Hungary state debt drops to 74.5 pc of GDP at end of 2017
For the Hungarian economy, the year 2018 starts from a better position and with a better outlook than 2017 did, Minister Mihály Varga said at a press conference held at the Ministry for National Economy earlier today. The Hungarian economy has been growing dynamically, in a balanced and sustainable manner, he stated.
In light of data from the fourth quarter, a GDP growth rate of 4.1 percent appears to have been achieved in 2017. This figure is well above the EU average, and that signals that Hungary’s economic convergence has continued, he added. Growth has been broadly based with almost every sector having contributed to expansion. In 2017, investment was a major growth factor, with a volume increase of more than 20 percent. This has been mainly fuelled by the Government’s Family Housing Allowance (CSOK) programme: according to the latest data, financial institutions received more than 63 500 CSOK applications, totalling HUF 177bn, the Minister said. Thanks to rising wages, consumption is also predicted to rise, and the Ministry is expecting further output growth in the construction and tourism sectors, he noted.
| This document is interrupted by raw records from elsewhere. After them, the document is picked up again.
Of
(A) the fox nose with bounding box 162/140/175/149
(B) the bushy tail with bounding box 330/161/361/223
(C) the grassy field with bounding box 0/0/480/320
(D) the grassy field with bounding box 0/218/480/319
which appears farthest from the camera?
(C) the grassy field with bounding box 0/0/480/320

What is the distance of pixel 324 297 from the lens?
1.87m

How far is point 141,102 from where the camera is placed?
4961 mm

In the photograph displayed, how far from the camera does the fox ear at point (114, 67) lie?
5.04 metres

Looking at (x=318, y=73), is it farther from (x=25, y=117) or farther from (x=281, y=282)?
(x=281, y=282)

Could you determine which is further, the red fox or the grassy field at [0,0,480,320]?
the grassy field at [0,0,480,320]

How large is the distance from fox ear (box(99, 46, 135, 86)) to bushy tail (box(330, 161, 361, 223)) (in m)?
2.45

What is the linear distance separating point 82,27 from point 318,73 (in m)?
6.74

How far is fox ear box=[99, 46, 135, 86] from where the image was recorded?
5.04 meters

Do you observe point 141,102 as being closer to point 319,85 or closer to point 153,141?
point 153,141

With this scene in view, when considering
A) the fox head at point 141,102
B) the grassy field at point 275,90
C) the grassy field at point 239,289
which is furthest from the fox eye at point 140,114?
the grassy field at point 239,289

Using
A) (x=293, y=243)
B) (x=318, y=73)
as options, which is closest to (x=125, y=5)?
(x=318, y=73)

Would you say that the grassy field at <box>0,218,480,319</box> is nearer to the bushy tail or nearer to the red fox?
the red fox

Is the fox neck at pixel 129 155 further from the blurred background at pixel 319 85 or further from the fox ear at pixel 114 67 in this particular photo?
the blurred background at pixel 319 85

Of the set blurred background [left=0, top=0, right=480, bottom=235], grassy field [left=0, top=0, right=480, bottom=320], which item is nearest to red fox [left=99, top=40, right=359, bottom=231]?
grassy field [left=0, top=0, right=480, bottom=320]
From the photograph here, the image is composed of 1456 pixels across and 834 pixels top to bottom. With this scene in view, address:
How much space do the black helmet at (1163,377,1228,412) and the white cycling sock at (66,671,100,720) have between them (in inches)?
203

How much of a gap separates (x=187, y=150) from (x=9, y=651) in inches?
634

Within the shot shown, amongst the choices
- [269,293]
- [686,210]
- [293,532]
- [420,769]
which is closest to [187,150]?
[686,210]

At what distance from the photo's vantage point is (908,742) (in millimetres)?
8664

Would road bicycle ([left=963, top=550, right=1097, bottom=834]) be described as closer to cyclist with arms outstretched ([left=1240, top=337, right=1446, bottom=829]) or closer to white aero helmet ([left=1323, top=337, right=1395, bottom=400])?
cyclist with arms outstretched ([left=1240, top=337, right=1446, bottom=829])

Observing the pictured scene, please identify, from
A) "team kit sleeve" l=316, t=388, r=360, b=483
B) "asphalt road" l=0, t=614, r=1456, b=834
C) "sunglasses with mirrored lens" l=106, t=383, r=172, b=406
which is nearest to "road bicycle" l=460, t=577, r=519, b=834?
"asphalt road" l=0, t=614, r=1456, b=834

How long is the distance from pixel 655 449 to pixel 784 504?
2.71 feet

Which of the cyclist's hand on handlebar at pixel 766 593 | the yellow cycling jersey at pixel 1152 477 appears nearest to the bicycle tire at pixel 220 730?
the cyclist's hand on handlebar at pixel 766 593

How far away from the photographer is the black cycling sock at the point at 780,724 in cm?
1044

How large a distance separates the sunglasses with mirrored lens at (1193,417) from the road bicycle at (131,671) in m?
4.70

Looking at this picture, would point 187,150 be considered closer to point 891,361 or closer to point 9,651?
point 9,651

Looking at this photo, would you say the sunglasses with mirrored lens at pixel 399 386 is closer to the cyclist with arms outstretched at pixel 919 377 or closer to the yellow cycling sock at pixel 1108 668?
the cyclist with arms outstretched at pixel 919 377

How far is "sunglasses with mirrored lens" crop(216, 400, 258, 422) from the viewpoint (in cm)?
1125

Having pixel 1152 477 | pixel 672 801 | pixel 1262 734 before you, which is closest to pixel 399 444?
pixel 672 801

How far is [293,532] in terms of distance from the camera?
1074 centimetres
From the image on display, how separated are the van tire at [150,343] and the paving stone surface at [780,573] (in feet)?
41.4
The latest data also show that more than 4.4 million people have a job now in Hungary,
and this constitutes substantial improvement compared to 2010. Hungary’s outlook is seen as positive at two out of the three major credit rating agencies, and although ratings are usually not changed before an election, during the course of the year an upgrade may still be expected, the Minister stressed.
Financial policy is to remain unchanged in 2018: the Government has been committed to a prudent fiscal policy and stable public finance management. The deficit of the general government budget was about 2 percent last year, better than prior estimates. For this year, the Ministry is expecting a similarly low figure; the fact that it is an election year will not affect fiscal stability. The government debt-to-GDP ratio is set to remain on a descending path: preliminary data indicate that including Eximbank outlays this indicator is to decline from 76 percent in 2016 to 74.5 percent by the end of 2017.
The Government continues to reduce taxes: the rate of corporate income tax was cut to 9 percent as of 1 January 2017, the lowest figure within the EU.
The rate of social contribution was last year reduced by 5 percentage points (from 27 percent to 22 percent), and in 2018 it is to be further reduced by 2.5 percentage points (to 19.5 percent). This reduction is to leave HUF 200bn at enterprises, Mihály Varga pointed out.
The 1 percent reduction of the rate of small enterprise tax (KIVA) to 13 percent is yet another favourable change for SMEs. Those who pay KATA, have an enterprise and are full-time students pay only HUF 25 thousand per month as of 2018.
Companies which invest in a project resulting in product-diversification or a new, innovative production method are entitled to deduct a tax credit from their corporate income tax base.
As a result of the six-year wage agreement concluded last November, the minimum wage (for unskilled workers) and the guaranteed minimum wage (for skilled workers) will be raised again in 2018, from HUF 127 500 to HUF 138 000 and from HUF 161 000 to HUF 180 500, respectively.
Hungary faces several legal changes as of Jan. 1, 2018, including an increase in general child-care benefits as well as child-care benefits for university students or graduates, added support for mortgage holders and the option of relief on student loan repayments.